Дома сохранялся любезный ее сердцу художественный беспорядок, напоминающий одновременно и гримерную, и костюмерную: Аленька не боролась с бытом. Зачем? – говорила она. – Я и так знаю, что он меня победит и убьет.
Там, среди зеркал и разбросанных книг, клубков и воздушных лент, она предавалась мечтам, а мечтания, как известно, располагают к полноте, и Аленька садилась на диету.
Намечтавшись, она бросалась ловить такси, опаздывая на работу, где ждали ее, увы, не герои грез, а пациенты с осточертевшими пульпитами.
Весь театр шлялся к Аленьке починять свои зубы, а заодно и посплетничать, и Аленька познала на себе: театр – это жизнь, от него не уйти.
Шлялась и Ляля, терзая ее своей дружбой, страстями, Ляля по-прежнему жила быстро, ненасытно, словно догадываясь, что век ей отпущен недолгий…
Умирала Ляля медленно, мучительно, ненавидя свою смерть и проклиная жизнь – единственное, кого она любила и кому была верна, и которая теперь уходила от нее, уходила долго, терзая своим уходом, как жестокий любовник, – ах, уходи, уходи уже!.. нет, постой, может, еще не все?.. Как медленно ты уходишь, как скоры твои шаги…
Ляля умерла.
Аленька порылась в ящичках, собрала все свои старые коробочки – грим, кисточки, щеточки и прочие причиндалы, словно специально сбереженные для этого, когда-то далекого и непостижимого дня, и отправилась в театр, на последнее свидание с Лялей.
Она взглянула на свою подругу – Смерть не пощадила ее. Господи, подумала Аленька, сколько же раз, бывало, она гримировала это когда-то живое, жадное до жизни лицо! – и вот скажи тогда Ляльке: а знаешь, подруга, я ведь тебя и в гробу буду гримировать! – что было бы? Отшатнулась бы Ляля? Отпустила на волю? Прокляла? Обняла?..
Аленька разложила кисточки, краски, вдохнула: что ж, она не раз тягалась с Творцом, потягается теперь и со Смертью. Ну что, Лялька, твоя последняя воля, твоя последняя роль – какой уйдешь?.. Манон? Земфирой? Птицей сирин?.. Или просто – Лялей? Впервые – Лялей? Порочной, лживой, грешной – какою ты была?.. (Ах, ну давай, Аленька, потрудись, котик, все-таки сегодня мой последний бенефис и кругом столько мужчин – свиньи, конечно! – но ты постарайся, милая, во имя нашей старой дружбы, тебе зачтется, подружка!)
…Ляля лежала в гробу, сияя последней красотой, грешная, неправедная… Любимая.
– Закрой рот! – с ненавистью говорит Аленька, швыряя в лоток инструменты. – Не буду я больше сегодня чинить ваши проклятые зубы! – И Аленька всхлипывает. – Я Ляльку вспомнила…

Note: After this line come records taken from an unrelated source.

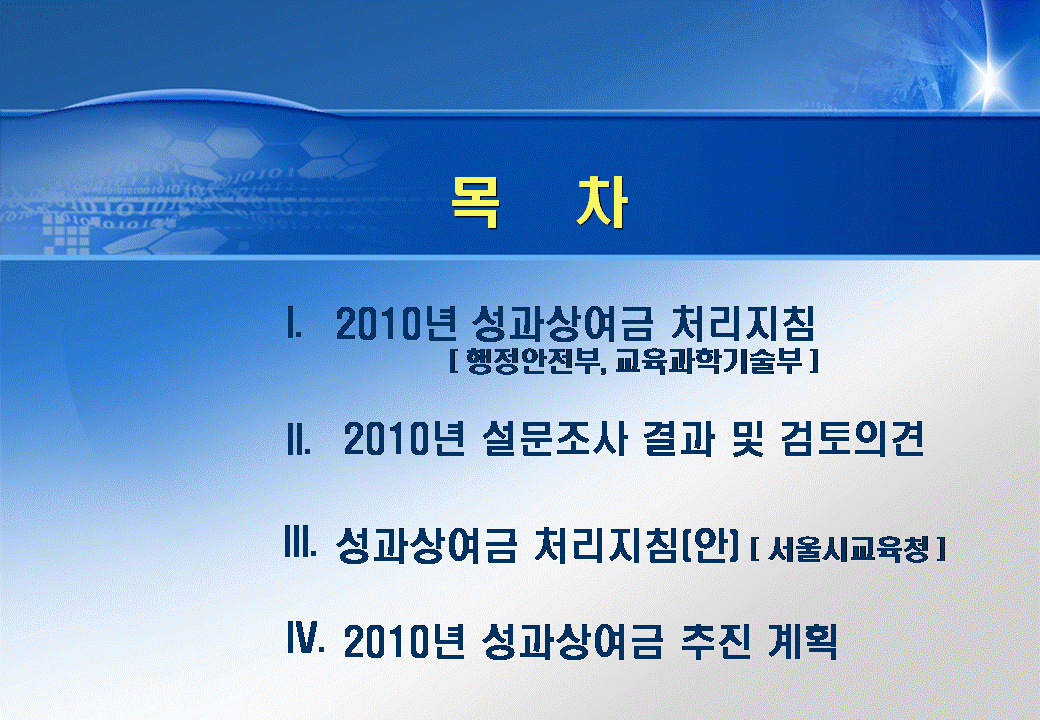 목 차

Ⅰ. 2010년 성과상여금 처리지침
[ 행정안전부, 교육과학기술부 ]

Ⅱ. 2010년 설문조사 결과 및 검토의견

Ⅲ. 성과상여금 처리지침(안) [ 서울시교육청 ]

Ⅳ. 2010년 성과상여금 추진 계획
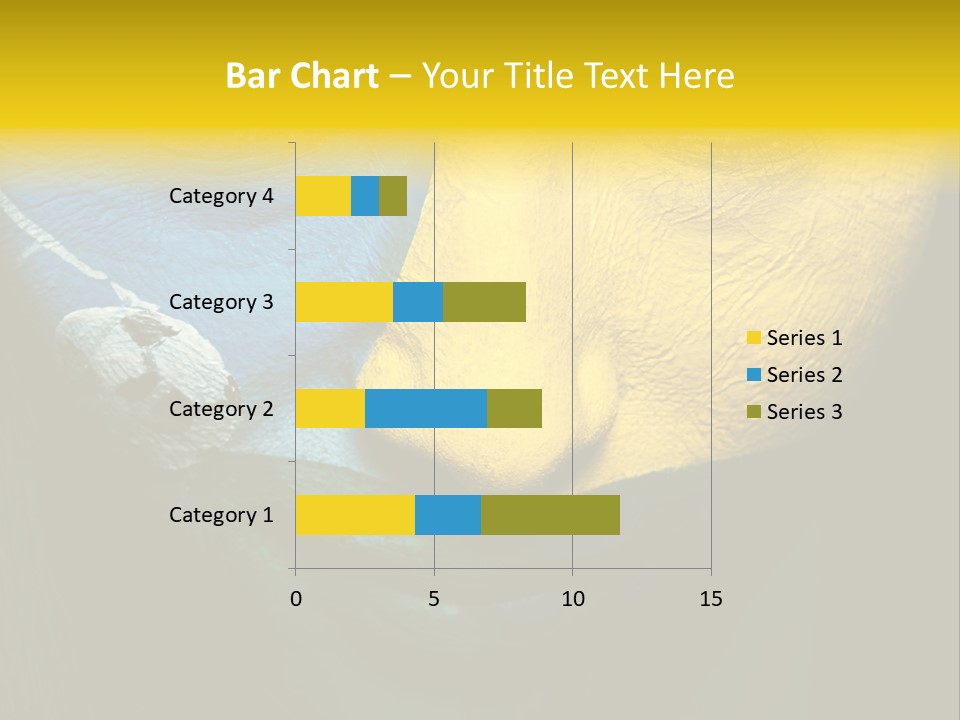 Bar Chart – Your Title Text Here

Category 4
Category 3
Category 2
Category 1

0
5
10
15

Series 1
Series 2
Series 3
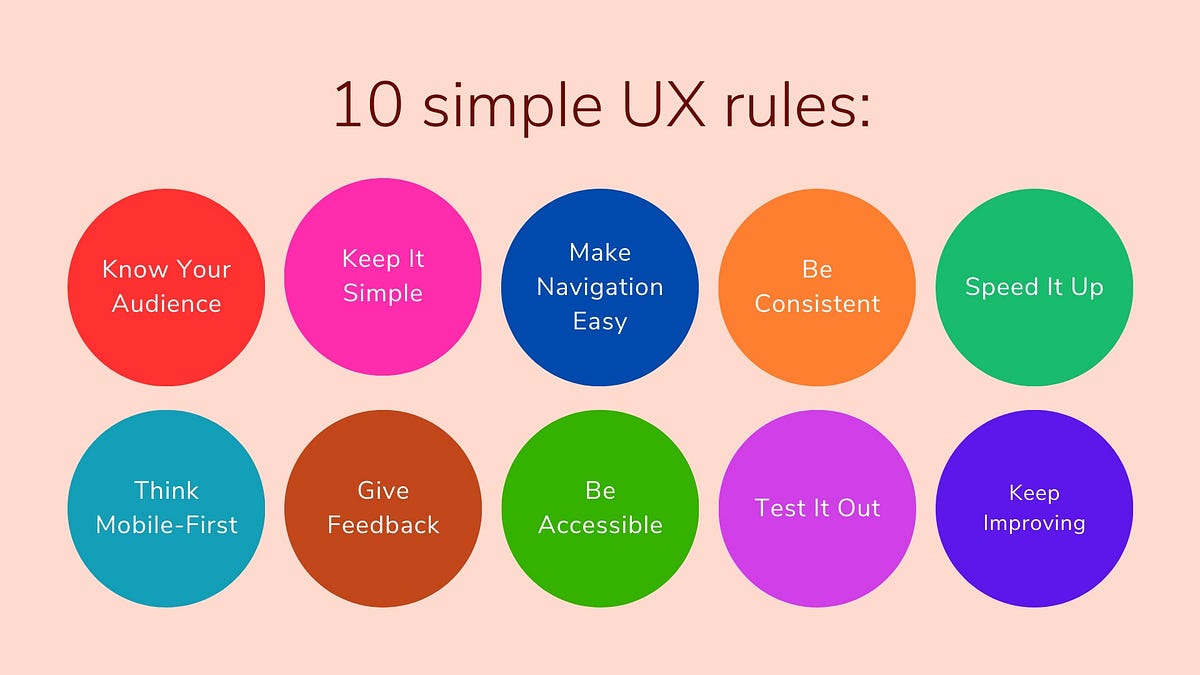 10 simple UX rules:

Know Your Audience

Keep It Simple

Make Navigation Easy

Be Consistent

Speed It Up

Think Mobile-First

Give Feedback

Be Accessible

Test It Out

Keep Improving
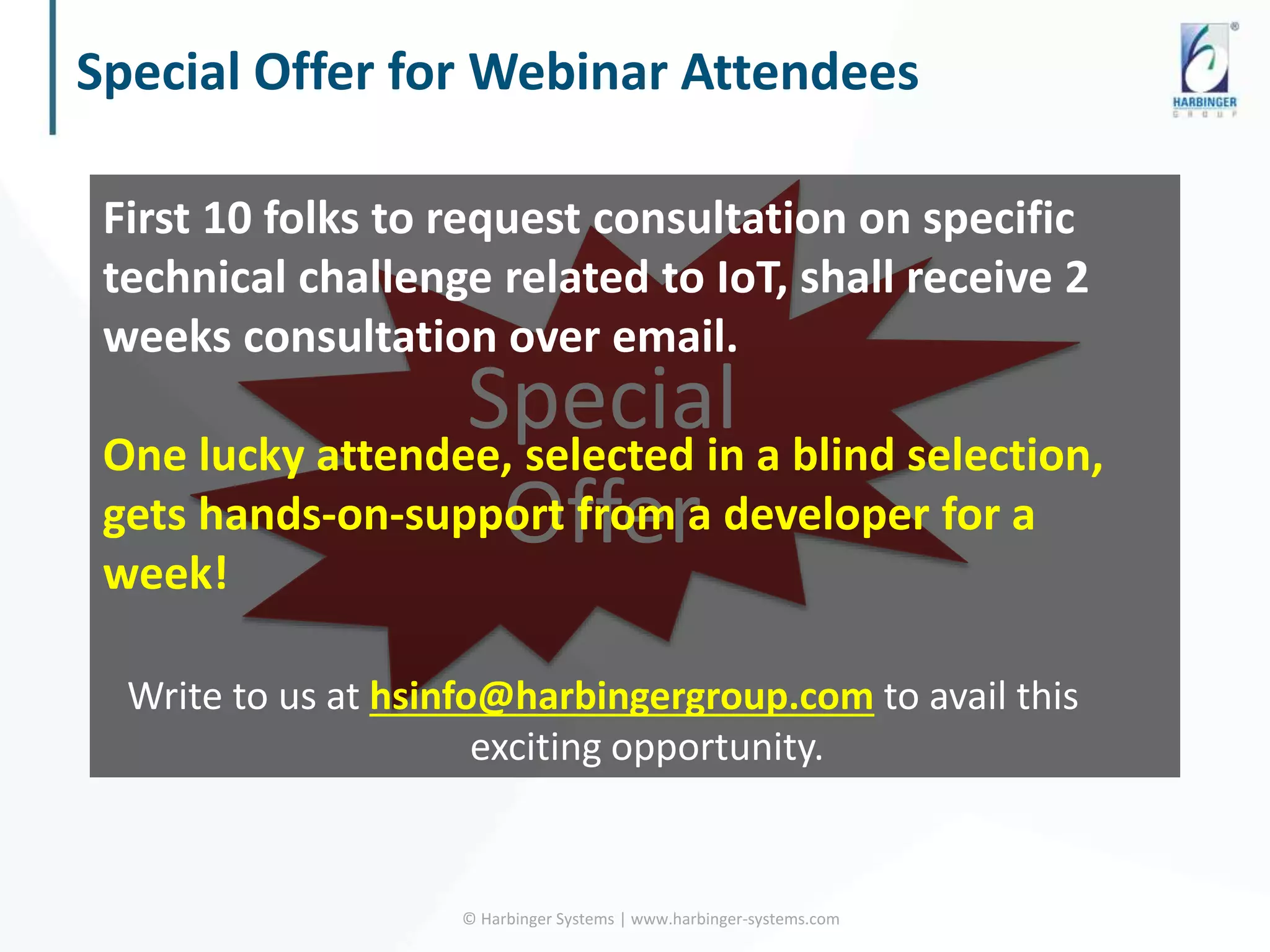 Special Offer for Webinar Attendees

HARBINGER
GROUP

First 10 folks to request consultation on specific technical challenge related to IoT, shall receive 2 weeks consultation over email.

Special Offer

One lucky attendee, selected in a blind selection, gets hands-on-support from a developer for a week!

Write to us at hsinfo@harbingergroup.com to avail this exciting opportunity.

© Harbinger Systems | www.harbinger-systems.com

Аленька идет по улице – вся в шарфах, как Айседора Дункан, и в слезах, как скорбящий ангел, слезкам тесно в ее просторных глазах…
– Независимость, – говорит Аленька, – это огро-омная дверь в Одиночество. Парадный вход. – И Аленька высоко поднимает свои по-детски пухлые ручки, показывая, какая больша-ая и стра-ашная эта дверь.
Прохожие мужчины оглядываются на Аленьку, цветочек аленький, самый красивый в колдовском саду, да не про них, грешных, не про них, суетных… А впрочем…
– Как я выгляжу? – спохватывается Аленька.
Великолепно, Аленька! Вытрем слезки, тебе ли печалиться?! Несовершенен лик жизни, но мы же профессионалы, Аленька!..
Парадный вход подождет.
Эрин нос
Нос в молодости был меньше. Это он потом вырос. Не веришь?
(Нет, разумеется.)
– Верю.
А прическа была самая модная тогда в Одессе – «кружка пива» называлась: белые-белые кудряшки вокруг головы!.. – очень красиво, кстати. Нос был меньше. А перед спектаклем она вообще стягивала его липучкой, и из зрительного зала он мог показаться даже курносым!..
О, курносый нос! Счастье иметь курносый нос. Эра обожает чужие курносые носы и ненавидит свой собственный – шикарный греческий нос, доставшийся ей по наследству от бабушки Смарагды.